### READING TEXT
============================================================

Catherine Paine Foret
Dr. Catherine Paine Foret is the vice president of communications at Suveto, a company dedicated to veterinary practice ownership. She is the legacy owner of University Veterinary Hospital in Shreveport, Louisiana, and is one of the driving forces behind Harbor GO, an industry-first veterinary business fellowship dedicated to providing new veterinary graduates with a career path to ownership.Read Articles Written by Catherine Paine Foret
We all have our reasons for becoming a veterinarian. Whatever stage of practice ownership you might be at, remember the initial reasons that led you chose to enter this challenging and highly rewarding field. While keeping your eye on what’s driving your passion is essential, you can do many practical things to nurture and grow your veterinary practice. Some of these you learn the hard way.
Here are four tips to implement proven business strategies and practices.
1. Make Your Core Values Your Hospital’s Core Values
You can’t build and grow a successful practice if it doesn’t stand for something. This stems from why you chose to become a veterinarian, why you chose your practice area, and what you find most fulfilling about your job. Often, without you realizing it, these core values shine through your business and draw the kinds of clients and colleagues you desire.

============================================================

(Stored data)
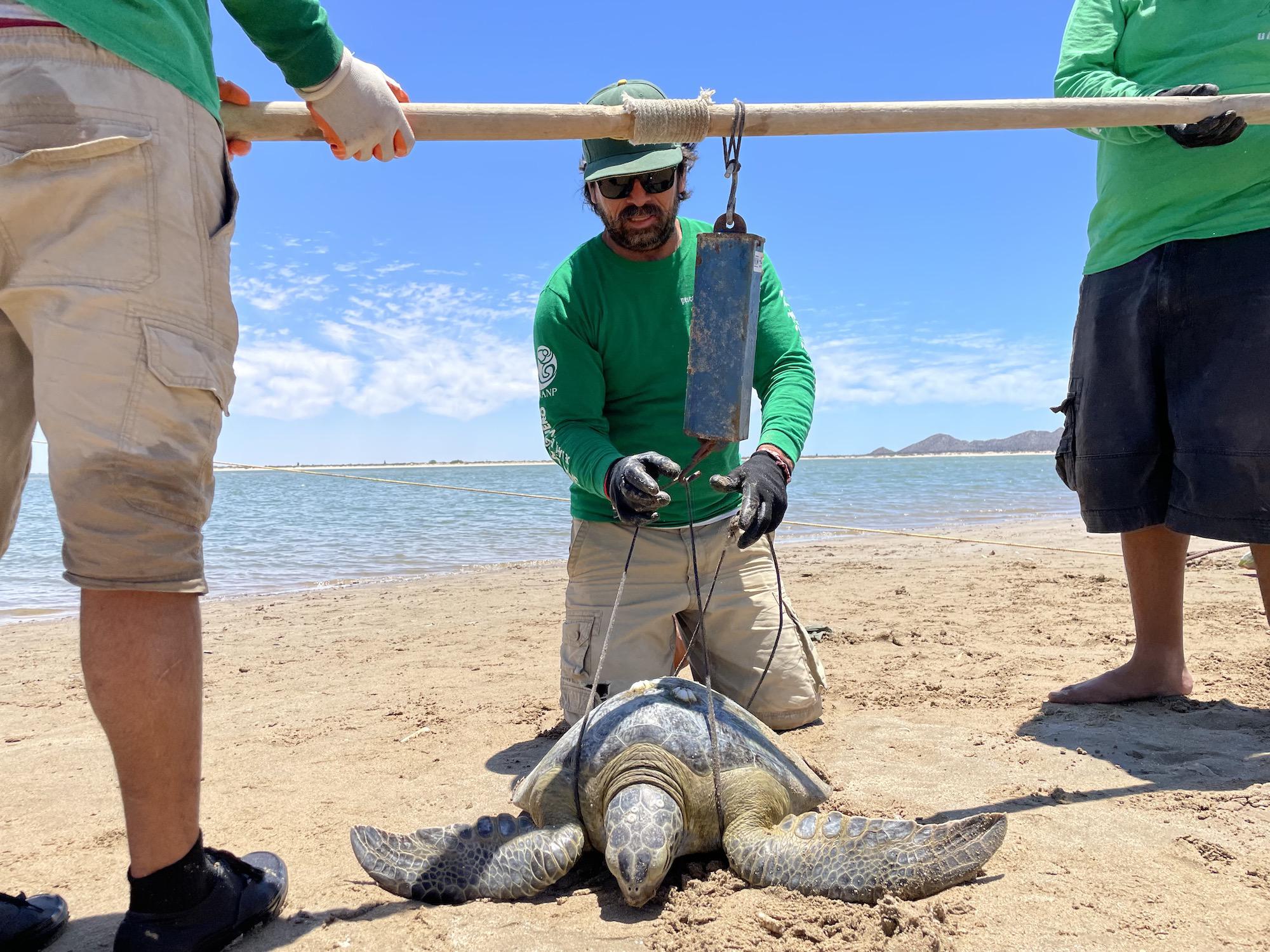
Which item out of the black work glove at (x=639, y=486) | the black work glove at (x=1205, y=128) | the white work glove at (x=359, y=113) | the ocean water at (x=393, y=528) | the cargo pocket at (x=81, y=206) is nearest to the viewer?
the cargo pocket at (x=81, y=206)

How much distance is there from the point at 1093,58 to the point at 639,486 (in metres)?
2.46

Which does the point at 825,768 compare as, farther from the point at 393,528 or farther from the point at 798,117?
the point at 393,528

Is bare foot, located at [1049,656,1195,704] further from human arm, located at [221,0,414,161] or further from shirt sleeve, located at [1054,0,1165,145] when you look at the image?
human arm, located at [221,0,414,161]

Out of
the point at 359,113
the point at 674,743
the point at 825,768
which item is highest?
the point at 359,113

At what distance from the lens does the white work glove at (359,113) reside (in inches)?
73.1

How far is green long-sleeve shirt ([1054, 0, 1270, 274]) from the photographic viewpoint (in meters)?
2.80

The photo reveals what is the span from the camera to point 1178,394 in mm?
2902

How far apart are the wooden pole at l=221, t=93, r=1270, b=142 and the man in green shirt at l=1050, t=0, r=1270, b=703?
0.66 ft

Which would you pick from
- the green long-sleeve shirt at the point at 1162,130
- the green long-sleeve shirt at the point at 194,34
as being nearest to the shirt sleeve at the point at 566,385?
the green long-sleeve shirt at the point at 194,34

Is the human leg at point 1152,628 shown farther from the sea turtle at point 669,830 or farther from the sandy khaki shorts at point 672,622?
the sea turtle at point 669,830

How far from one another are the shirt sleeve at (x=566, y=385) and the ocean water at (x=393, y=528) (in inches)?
25.6

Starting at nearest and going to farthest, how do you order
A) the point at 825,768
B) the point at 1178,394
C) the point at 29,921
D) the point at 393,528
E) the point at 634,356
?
1. the point at 29,921
2. the point at 825,768
3. the point at 1178,394
4. the point at 634,356
5. the point at 393,528

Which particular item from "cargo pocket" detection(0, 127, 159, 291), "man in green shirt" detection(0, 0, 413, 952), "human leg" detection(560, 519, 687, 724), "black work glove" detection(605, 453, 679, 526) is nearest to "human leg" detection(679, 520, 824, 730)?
"human leg" detection(560, 519, 687, 724)

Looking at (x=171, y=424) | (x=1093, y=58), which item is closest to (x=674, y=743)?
(x=171, y=424)
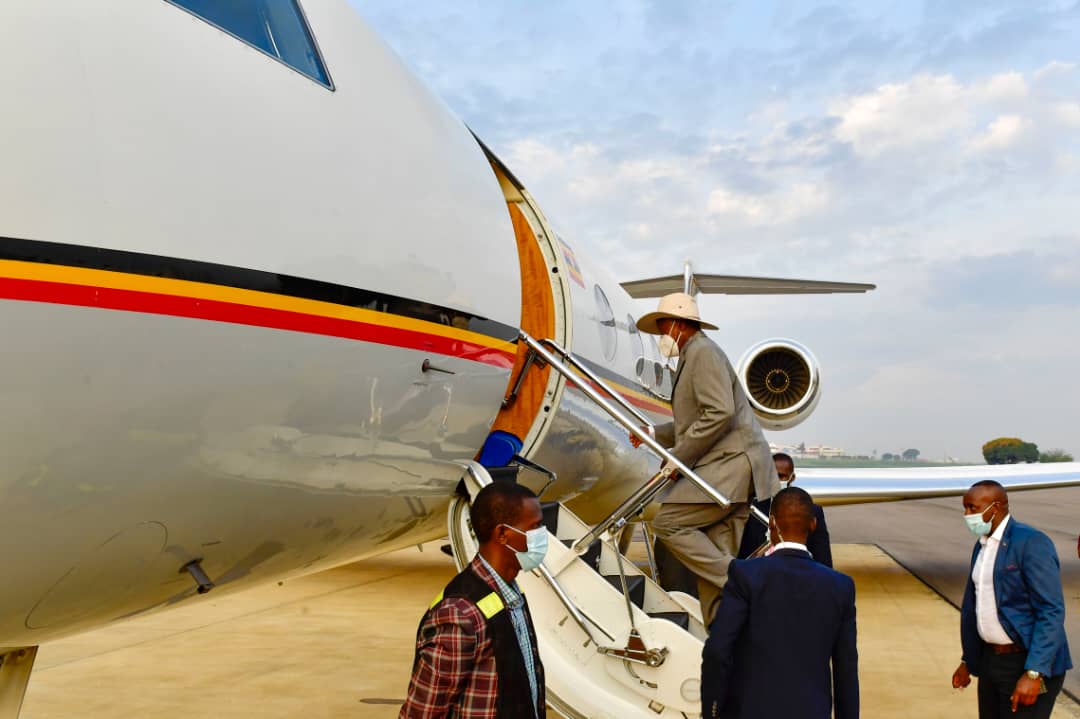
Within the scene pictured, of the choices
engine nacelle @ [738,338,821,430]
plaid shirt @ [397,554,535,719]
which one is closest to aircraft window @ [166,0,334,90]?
plaid shirt @ [397,554,535,719]

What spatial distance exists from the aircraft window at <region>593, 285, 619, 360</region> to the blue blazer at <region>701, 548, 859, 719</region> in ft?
11.8

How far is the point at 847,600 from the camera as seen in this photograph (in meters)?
3.21

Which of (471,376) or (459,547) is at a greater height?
(471,376)

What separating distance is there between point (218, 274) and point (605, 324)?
14.4 ft

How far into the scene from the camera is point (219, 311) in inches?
107

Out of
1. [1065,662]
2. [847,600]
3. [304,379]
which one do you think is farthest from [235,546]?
[1065,662]

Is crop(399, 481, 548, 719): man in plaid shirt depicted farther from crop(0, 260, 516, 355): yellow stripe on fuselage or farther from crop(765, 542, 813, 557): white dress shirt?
crop(765, 542, 813, 557): white dress shirt

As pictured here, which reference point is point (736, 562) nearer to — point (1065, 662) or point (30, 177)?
point (1065, 662)

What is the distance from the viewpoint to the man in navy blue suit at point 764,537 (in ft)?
21.1

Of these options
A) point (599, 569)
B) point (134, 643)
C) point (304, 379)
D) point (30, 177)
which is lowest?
point (134, 643)

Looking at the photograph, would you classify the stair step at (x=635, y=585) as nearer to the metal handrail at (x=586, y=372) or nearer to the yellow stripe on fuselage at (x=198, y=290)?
the metal handrail at (x=586, y=372)

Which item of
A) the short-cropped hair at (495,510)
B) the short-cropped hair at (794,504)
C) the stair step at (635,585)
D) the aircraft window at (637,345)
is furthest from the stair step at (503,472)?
the aircraft window at (637,345)

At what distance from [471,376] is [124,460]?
1.87 m

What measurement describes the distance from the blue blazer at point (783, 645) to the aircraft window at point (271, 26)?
218 centimetres
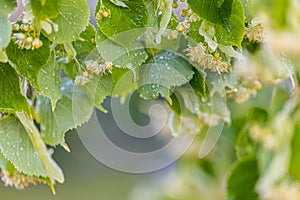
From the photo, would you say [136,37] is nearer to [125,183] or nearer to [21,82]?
[21,82]

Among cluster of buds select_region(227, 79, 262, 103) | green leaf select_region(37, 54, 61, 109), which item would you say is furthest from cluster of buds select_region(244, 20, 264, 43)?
green leaf select_region(37, 54, 61, 109)

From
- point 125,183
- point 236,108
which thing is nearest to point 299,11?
point 236,108

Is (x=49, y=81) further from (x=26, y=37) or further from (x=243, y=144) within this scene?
(x=243, y=144)

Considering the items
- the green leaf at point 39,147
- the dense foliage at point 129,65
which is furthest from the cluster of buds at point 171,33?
the green leaf at point 39,147

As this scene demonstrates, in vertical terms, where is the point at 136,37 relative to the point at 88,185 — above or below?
above

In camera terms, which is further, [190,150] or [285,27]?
[190,150]

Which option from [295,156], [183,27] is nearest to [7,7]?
[183,27]
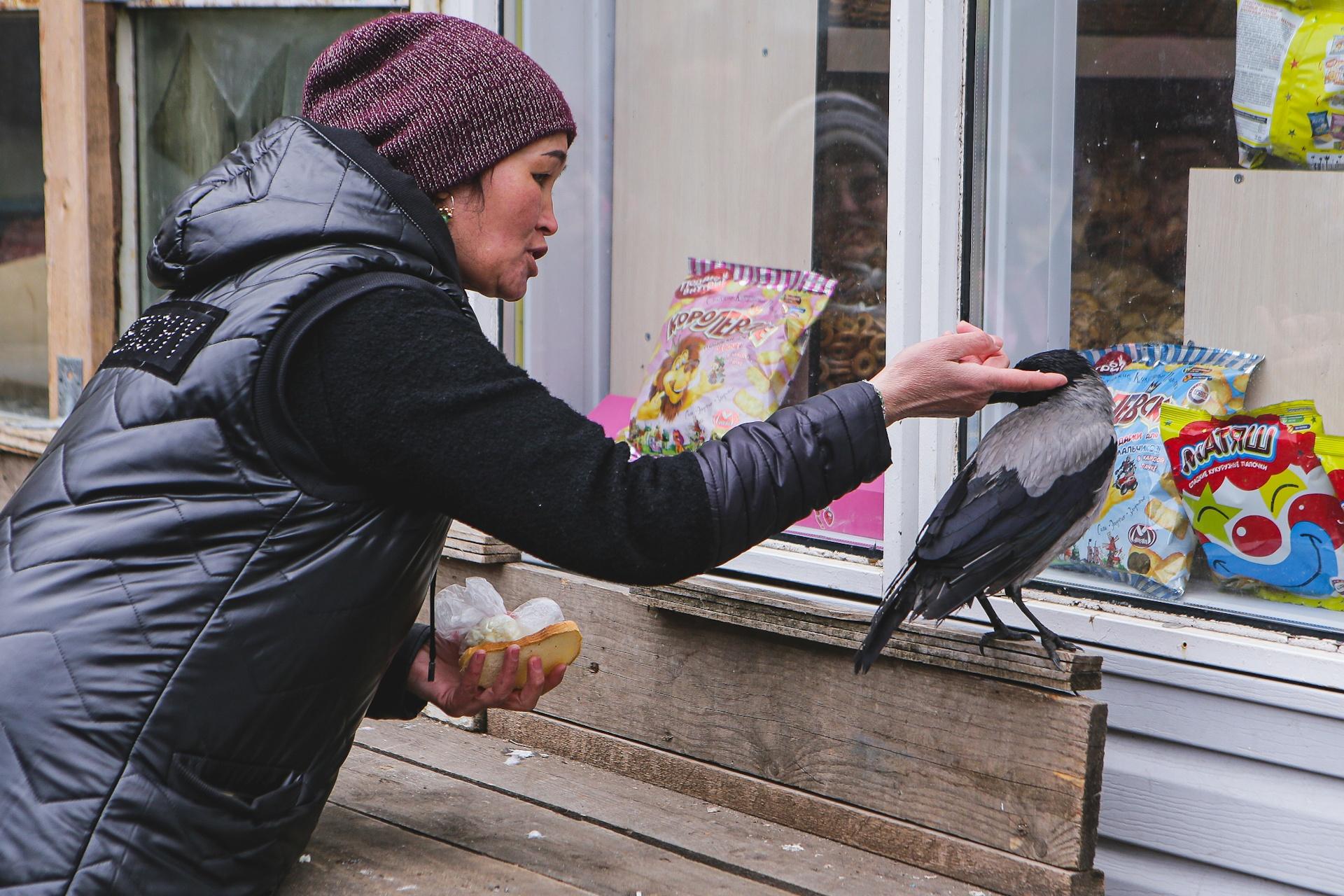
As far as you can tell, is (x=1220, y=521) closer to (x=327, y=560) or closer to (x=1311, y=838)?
(x=1311, y=838)

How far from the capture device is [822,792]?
2570 millimetres

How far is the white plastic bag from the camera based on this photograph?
7.19 feet

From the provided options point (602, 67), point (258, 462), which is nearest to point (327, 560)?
point (258, 462)

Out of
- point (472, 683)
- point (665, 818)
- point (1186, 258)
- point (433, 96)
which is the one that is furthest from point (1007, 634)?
point (433, 96)

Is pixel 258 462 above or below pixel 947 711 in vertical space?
above

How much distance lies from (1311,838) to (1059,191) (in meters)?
1.36

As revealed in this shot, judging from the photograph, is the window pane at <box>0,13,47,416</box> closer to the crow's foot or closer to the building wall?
the crow's foot

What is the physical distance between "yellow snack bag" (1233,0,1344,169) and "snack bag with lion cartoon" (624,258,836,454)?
3.37ft

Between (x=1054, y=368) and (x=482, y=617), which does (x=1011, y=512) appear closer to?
(x=1054, y=368)

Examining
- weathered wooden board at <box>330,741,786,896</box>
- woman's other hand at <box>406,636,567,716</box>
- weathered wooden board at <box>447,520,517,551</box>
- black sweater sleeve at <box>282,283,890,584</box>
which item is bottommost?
weathered wooden board at <box>330,741,786,896</box>

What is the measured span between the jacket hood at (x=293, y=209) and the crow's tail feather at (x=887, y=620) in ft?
3.19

============================================================

### EXERCISE DESCRIPTION
Sum up the veterinary practice page in two sentences.

### ANSWER SECTION
The page introduces Dr. Catherine Paine Foret, vice president of communications at Suveto and legacy owner of University Veterinary Hospital in Shreveport, Louisiana, then urges practice owners to remember why they became veterinarians while taking practical steps to grow their practice. Its first of four tips is to make your core values your hospital's core values, because a practice that stands for something draws the clients and colleagues you want.